### TEXT BLOCK
****************************************

# WW code RAIV Block



## g90g00huf (Feb 16, 2011)

I have been researching my 400 engine block as follows:

Stamped Block code: WW
Stamped Production code: 0719693
Casting # 9790071
Date Code: D309
Stamped VIN code 29X155150

Please correct me if I'm wrong on any of these, but WW is the 1969 RAIV 400 cid 370hp, built April 30 1969. The "X" in the VIN denotes the KC Kansas Assy Plant (the VIN stamp is not very deep and only the top portion of the X is visible).

Currently, this rare engine is in my 1969 Trans Am Replica. Unfortunately, it has the 48 casting heads (not correct), but the distributor is #1111253 dated 9D24 (very close to the block casting date).

I would really like to know if this car still exists or it was junked. Any information that anyone would give would be very much appreciated.

Thanks,


----------



## BearGFR (Aug 25, 2008)

g90g00huf said:


> I have been researching my 400 engine block as follows:
> 
> Stamped Block code: WW
> Stamped Production code: 0719693
> ...

****************************************

### WORK REQUIRED
Pick up the forum thread about the WW code RAIV engine block and continue it from the point where it stops. The region labeling data have nothing to do with the forum thread.

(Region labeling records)
****************************************

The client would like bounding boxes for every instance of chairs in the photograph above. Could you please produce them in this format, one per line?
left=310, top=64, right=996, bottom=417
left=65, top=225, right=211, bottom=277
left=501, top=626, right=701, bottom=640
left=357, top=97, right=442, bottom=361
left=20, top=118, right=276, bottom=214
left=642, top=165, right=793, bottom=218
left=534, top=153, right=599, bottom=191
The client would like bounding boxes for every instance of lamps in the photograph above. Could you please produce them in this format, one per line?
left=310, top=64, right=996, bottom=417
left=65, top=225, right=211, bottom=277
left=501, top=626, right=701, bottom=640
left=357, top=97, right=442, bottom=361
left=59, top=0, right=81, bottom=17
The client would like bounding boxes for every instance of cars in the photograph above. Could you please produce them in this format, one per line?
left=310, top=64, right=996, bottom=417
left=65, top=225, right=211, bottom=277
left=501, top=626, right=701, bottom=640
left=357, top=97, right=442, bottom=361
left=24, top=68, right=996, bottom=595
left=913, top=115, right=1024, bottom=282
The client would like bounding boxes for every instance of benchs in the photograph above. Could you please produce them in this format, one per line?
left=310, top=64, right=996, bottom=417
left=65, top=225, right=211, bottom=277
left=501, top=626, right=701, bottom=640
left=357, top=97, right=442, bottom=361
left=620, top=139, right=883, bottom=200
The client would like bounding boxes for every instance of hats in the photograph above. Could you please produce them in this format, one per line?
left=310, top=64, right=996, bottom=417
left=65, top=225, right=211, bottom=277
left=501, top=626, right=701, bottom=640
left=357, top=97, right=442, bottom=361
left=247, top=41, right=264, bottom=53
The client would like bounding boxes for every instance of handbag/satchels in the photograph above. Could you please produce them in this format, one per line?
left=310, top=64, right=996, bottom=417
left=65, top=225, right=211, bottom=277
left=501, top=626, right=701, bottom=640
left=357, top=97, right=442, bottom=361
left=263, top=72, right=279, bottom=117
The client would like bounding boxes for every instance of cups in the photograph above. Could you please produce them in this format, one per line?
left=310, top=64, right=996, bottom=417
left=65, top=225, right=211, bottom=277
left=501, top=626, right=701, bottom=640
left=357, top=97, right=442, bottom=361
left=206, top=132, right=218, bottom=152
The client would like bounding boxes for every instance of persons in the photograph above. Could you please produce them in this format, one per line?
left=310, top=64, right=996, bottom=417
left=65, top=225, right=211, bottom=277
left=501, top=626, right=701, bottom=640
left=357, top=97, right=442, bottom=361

****************************************

### OUTPUT BELOW
Hmmmm.... something in the milk here ain't cream. Sorry to be the one to tell you, but even though WW is indeed the RA IV engine code for model year 69, as your date code indicates, casting number 9790071 is a 2-bolt main block. A 'IV should have casting number 9792506 and would have 4-bolt mains.

I'd inspect that WW stamping and the area around it REALLY closely and look for evidence of tampering/re-stamping.

Bear


----------



## g90g00huf (Feb 16, 2011)

I too came across this discrepency but found on Wallace Racing's Pontiac Engine Code Search


1969 400 370 HP WW M 10.75 041 722 1-4 7029273 RA IV *Block Casting # 9792506 / 9790071 *

According to Wallace the 9790071 block was also used for WW the RAIV.

They also show the 071 block for the WH RAIV 345 HP.

*1969 400 345 HP WH M 10.75 041 722 1-4 7029273 RA IV Block Casting # 9792506 / 9790071 *

Also, at Pontiac Power

9790071 1968-69 400 265, 290, 330, 340, 350, 366 *2&4 *

They show that the 071 can be in both 2 & 4 bolt main configuration.

I have not pulled the pan to check whether it is 2 or 4 bolt.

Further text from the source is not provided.